During divorce, there’s a lot to think about: what do you do about custody, how much is it going to cost, where are you going to live? With all of that in mind, credit cards are probably low on your list of concerns, but the actions you take now can make a world of difference to your finances later.
A survey by credit reporting agency Experian found that 50 percent of divorced people surveyed said that their ex ran up credit card debts on shared accounts, while 59 percent said that finances played a role in their divorce. Therefore, it’s important to get ahead before something your ex does crashes your credit.
Step 1: Obtain a copy of your credit report from each of the three credit reporting agencies. You can request one free every year from each agency. Go over those reports in detail to identify which accounts you share with your ex. Then, work with your ex to figure out who will be responsible for those accounts, and get your name off the ones you agreed you won’t be responsible for.
Step 2: You may feel it would be easiest to just cut in half any credit cards that the two of you share. Think before you snip! The average age of your credit accounts is a part of how credit is calculated. It may be better for your credit score to instead let one party keep the account, instead of closing it. Just make sure your name isn’t on any cards you don’t use, and ask the issuer to change the account numbers so that the old numbers can’t be used by the party that was removed from the account.

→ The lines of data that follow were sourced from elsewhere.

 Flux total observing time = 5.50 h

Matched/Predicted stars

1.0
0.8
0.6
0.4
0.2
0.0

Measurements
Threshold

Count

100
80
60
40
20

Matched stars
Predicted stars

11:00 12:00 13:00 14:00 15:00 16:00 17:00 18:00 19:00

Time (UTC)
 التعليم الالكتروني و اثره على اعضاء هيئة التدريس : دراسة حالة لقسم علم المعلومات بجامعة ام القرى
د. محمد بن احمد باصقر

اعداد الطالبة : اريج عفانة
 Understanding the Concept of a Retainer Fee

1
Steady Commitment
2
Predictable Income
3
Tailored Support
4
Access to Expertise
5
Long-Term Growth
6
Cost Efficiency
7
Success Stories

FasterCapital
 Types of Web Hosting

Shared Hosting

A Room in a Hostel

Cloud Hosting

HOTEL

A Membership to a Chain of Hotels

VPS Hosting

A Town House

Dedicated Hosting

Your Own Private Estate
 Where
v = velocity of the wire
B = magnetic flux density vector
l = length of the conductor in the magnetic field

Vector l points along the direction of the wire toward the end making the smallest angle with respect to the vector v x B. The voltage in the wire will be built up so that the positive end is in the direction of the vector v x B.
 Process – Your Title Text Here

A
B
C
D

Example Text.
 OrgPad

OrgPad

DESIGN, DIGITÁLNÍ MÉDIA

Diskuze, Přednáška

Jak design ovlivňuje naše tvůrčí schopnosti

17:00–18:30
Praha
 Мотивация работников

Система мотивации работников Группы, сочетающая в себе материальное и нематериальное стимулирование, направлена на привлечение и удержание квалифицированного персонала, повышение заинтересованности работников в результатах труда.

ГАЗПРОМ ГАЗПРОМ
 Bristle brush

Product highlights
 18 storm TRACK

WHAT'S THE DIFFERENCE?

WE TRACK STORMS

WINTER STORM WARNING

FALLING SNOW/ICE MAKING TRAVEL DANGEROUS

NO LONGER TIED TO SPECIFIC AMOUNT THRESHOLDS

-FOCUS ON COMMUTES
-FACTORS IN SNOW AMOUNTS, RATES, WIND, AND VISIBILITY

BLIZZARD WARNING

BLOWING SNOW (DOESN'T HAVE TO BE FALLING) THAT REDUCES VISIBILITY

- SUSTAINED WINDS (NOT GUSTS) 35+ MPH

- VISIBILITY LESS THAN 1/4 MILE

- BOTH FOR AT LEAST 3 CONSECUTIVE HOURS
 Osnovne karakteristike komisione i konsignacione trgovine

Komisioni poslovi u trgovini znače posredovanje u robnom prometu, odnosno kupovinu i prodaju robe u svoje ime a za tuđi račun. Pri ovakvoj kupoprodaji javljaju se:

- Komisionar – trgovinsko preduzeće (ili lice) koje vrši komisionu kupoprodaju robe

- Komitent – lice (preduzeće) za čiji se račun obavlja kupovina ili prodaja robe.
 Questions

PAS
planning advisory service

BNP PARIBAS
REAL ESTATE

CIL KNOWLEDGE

Step 3: When considering future credit accounts, track your spending for a few months. This will give you an idea of how to readjust your credit to fit your new single lifestyle. Maybe you spend more now on groceries than you used to – so perhaps a card with cash-back on groceries would work best for your new needs. Or maybe you bought a new car after the divorce that uses a lot more gas than you’re used to – consider a gas card with good rewards.